Por José de Alencar (1864)

Ela tinha deixado cair a xícara de propósito; mas naquela ocasião estava bem longe de suspeitá-lo. Lancei toda a culpa sobre mim; e tive-me em conta do maior desastrado. 

Procurei-a: já tinha partido. Na próxima quinta-feira, logo que cheguei, dirigi-me a ela para lhe pedir perdão de minha inadvertência: 

—Peço-lhe mil desculpas, minha senhora, pelo que sucedeu! —Quando? —Quinta-feira passada. 

—Não me lembro. 

—Aquela minha distração de deixar cair a xícara... 

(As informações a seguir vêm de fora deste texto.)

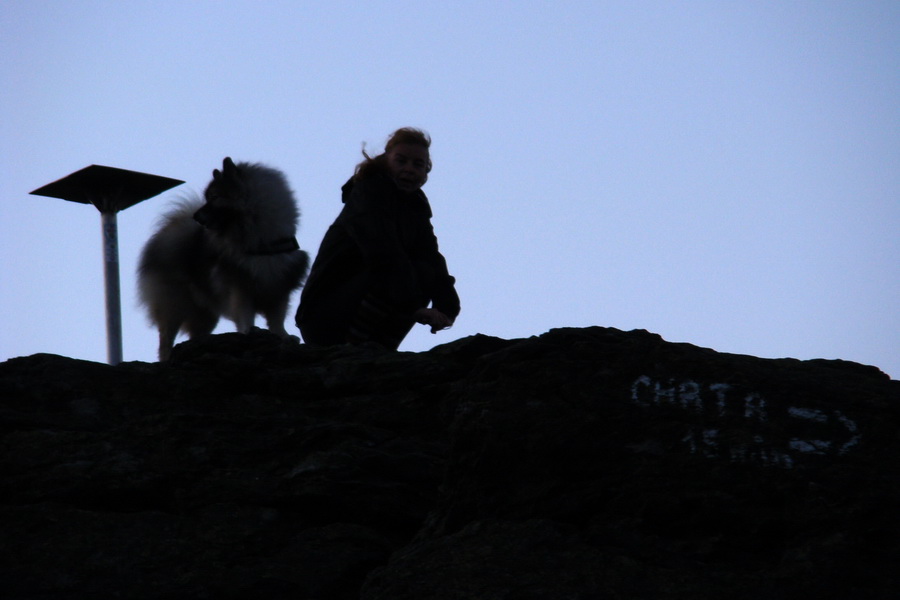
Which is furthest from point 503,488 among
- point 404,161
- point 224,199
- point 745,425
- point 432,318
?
point 224,199

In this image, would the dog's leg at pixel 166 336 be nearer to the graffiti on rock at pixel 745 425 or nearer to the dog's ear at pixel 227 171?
the dog's ear at pixel 227 171

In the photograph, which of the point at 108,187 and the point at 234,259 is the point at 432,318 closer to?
the point at 234,259

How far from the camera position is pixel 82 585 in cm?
236

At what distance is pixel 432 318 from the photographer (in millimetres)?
4633

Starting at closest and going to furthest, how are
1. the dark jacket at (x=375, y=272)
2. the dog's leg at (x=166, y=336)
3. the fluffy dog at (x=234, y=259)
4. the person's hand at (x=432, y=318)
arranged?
the dark jacket at (x=375, y=272) < the person's hand at (x=432, y=318) < the fluffy dog at (x=234, y=259) < the dog's leg at (x=166, y=336)

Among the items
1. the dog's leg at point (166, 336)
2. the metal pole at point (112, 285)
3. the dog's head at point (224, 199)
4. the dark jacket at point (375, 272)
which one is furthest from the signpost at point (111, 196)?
the dark jacket at point (375, 272)

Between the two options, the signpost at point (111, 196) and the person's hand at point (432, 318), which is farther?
the signpost at point (111, 196)

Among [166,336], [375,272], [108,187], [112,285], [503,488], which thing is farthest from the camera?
[166,336]

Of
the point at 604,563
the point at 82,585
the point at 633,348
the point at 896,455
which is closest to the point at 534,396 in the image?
the point at 633,348

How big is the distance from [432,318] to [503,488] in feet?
7.16

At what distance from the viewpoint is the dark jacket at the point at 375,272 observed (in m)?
4.51

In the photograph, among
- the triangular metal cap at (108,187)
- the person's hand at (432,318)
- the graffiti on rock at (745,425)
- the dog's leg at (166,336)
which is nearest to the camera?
the graffiti on rock at (745,425)

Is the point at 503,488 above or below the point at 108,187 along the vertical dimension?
below

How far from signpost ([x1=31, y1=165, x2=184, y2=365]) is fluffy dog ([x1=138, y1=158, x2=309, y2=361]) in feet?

—Ah! foi o senhor?... Nem reparei! disse-me com a maior indiferença. 

Esta palavra me ofendeu mais que tudo quanto me tinha feito essa moça. Nem sequer com seu ódio ela se dignava me distinguir! De dia em dia a sua aversão tornou-se mais clara. Ela procurava sempre esquivarse ao meu cumprimento, e quando de todo não podia evitá-lo, recebia com fria altivez. Se estava ao piano e eu chegava, erguia-se, deixando suspensos os que a ouviam tocar ou cantar. Inventava então qualquer dos pretextos em que era fértil seu espirito vivaz; porém o verdadeiro motivo deixava-o bem transparente. Se eu me aproximava do círculo onde ela conversava, chamado por alguma palavra amável de D. Leocádia, calava-se imediatamente, e no primeiro momento favorável eclipsava-se. 

Duas ou três vezes, chegando à casa de D. Matilde, achei-a entretida a brincar com a prima e algumas amigas. Vendo-me entrar na sala, levantou-se bruscamente, e despediu-se das outras, surpresas: 

—Adeus! Adeus!... Vamos, Geraldo! Tomava o chapéu; o irmão contrariado a seguia; entravam no carro, e partiam para a chácara, apesar de ter ela prometido passar o dia com Julinha, e serem já horas do jantar. 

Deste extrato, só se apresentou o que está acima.